━━━ Data in this exercise ━━━

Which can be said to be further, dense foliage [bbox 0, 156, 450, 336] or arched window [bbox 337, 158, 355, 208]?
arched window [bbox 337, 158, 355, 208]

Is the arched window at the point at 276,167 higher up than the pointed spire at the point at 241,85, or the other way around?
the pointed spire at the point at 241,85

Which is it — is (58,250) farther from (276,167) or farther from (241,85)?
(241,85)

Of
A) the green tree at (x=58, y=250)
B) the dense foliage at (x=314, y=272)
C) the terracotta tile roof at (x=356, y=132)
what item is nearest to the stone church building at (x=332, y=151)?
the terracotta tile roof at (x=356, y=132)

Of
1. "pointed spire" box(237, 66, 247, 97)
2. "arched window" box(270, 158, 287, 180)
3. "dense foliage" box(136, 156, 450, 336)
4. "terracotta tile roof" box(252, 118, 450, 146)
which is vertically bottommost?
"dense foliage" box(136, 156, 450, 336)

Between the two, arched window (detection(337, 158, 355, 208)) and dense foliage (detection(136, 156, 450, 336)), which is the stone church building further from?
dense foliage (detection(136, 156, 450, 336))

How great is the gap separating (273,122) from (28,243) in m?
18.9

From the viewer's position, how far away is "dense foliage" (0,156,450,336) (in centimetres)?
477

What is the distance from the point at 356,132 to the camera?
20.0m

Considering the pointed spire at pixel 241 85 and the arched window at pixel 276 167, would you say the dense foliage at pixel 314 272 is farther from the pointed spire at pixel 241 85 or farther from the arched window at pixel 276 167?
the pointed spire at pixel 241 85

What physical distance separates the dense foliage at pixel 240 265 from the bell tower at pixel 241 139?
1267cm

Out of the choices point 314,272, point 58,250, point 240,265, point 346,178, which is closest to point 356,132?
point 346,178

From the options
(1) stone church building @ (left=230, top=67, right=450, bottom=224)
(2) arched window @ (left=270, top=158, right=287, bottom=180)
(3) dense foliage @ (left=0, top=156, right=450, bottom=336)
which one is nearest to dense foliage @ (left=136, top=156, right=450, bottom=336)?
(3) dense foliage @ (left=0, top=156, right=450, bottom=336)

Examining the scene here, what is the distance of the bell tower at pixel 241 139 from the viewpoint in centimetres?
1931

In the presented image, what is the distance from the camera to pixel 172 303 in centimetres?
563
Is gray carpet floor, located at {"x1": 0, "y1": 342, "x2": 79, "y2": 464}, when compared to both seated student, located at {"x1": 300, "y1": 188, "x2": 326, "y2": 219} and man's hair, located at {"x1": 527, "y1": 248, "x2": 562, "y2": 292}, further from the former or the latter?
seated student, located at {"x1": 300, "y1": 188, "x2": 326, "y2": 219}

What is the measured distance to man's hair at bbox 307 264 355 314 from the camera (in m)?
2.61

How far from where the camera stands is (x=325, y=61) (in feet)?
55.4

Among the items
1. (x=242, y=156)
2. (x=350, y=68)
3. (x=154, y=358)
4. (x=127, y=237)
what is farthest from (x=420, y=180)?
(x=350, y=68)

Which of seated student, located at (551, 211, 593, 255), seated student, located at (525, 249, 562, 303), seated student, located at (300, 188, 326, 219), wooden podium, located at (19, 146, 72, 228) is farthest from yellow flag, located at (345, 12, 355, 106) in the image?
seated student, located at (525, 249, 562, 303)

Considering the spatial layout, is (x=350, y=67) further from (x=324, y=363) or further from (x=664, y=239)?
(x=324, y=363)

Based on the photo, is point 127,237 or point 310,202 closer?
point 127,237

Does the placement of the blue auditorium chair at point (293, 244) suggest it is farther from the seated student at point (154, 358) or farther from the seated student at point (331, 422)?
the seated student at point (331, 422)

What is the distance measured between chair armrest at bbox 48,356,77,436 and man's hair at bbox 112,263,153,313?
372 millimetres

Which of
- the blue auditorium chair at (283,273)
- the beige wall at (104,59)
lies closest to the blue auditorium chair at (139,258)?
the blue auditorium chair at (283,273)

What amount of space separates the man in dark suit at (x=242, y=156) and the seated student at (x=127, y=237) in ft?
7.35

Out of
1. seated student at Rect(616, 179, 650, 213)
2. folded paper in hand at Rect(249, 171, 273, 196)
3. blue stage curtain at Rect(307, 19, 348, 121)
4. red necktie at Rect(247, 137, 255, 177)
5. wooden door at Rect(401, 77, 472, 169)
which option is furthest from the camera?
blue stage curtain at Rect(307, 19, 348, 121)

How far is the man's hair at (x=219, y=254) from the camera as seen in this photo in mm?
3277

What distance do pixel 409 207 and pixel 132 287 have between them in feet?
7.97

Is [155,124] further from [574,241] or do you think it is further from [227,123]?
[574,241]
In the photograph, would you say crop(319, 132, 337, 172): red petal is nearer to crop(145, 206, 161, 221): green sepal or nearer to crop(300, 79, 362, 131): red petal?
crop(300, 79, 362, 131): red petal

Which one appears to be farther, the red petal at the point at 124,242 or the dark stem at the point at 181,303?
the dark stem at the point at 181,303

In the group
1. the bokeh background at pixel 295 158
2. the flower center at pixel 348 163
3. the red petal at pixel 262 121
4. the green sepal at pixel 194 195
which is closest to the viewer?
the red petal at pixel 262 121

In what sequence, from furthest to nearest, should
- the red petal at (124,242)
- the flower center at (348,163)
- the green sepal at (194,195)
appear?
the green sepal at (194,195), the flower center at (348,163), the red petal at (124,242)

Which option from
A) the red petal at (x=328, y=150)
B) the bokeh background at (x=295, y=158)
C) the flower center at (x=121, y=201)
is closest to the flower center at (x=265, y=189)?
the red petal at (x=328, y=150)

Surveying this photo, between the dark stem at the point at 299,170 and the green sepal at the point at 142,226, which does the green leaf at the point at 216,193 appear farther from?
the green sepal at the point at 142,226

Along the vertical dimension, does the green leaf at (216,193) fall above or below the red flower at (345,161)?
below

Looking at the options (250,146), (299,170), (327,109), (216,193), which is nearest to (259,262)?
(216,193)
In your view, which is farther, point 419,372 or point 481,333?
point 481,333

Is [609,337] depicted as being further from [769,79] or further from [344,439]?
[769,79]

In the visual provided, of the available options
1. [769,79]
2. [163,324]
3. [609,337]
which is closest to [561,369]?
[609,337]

━━━
━━━ Data in this exercise ━━━

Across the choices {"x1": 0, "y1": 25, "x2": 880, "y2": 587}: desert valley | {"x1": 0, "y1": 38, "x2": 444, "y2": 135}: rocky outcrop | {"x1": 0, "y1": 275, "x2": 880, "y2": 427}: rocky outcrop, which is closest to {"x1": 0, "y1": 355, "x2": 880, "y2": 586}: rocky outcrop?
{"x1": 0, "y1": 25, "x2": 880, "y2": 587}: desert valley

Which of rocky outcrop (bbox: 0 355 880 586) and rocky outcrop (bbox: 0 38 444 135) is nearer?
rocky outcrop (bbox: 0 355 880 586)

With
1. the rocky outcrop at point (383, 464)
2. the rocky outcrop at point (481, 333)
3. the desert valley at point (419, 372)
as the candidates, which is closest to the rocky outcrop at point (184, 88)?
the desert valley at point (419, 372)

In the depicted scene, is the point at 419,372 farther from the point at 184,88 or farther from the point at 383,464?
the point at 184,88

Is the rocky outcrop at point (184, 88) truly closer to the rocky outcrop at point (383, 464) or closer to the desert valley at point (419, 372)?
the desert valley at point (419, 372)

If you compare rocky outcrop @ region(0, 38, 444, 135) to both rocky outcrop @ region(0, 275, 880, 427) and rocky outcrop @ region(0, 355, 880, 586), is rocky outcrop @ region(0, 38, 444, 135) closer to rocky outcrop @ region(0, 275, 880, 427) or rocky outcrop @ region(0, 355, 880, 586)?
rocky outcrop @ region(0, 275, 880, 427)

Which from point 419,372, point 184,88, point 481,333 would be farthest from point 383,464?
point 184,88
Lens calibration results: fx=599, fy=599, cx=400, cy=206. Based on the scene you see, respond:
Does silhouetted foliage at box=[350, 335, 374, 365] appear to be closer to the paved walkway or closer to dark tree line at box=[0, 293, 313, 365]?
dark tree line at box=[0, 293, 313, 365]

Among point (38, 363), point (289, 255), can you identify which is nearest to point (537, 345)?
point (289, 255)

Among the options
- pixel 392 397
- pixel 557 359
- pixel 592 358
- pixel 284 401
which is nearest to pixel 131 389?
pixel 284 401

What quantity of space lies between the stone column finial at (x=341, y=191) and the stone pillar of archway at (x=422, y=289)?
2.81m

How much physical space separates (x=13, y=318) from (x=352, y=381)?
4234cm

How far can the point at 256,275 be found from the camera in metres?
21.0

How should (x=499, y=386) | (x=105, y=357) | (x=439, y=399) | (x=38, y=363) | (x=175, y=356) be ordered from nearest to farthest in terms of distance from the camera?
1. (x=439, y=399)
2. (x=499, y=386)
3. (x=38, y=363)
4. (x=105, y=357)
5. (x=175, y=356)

━━━

*Directions*
Which lines in the rows above contain the word "closest"? Copy out each of those lines in full.

*Written solution*
Out of the choices point 314,272, point 58,250, point 240,265, point 346,178, which is closest to point 356,132?
lies closest to the blue auditorium chair at (139,258)?
which is closest to the viewer?
is closest to the flower center at (x=265, y=189)?
which is closest to [561,369]?
Across the choices {"x1": 0, "y1": 25, "x2": 880, "y2": 587}: desert valley | {"x1": 0, "y1": 38, "x2": 444, "y2": 135}: rocky outcrop | {"x1": 0, "y1": 275, "x2": 880, "y2": 427}: rocky outcrop, which is closest to {"x1": 0, "y1": 355, "x2": 880, "y2": 586}: rocky outcrop?
as the candidates, which is closest to the rocky outcrop at point (184, 88)?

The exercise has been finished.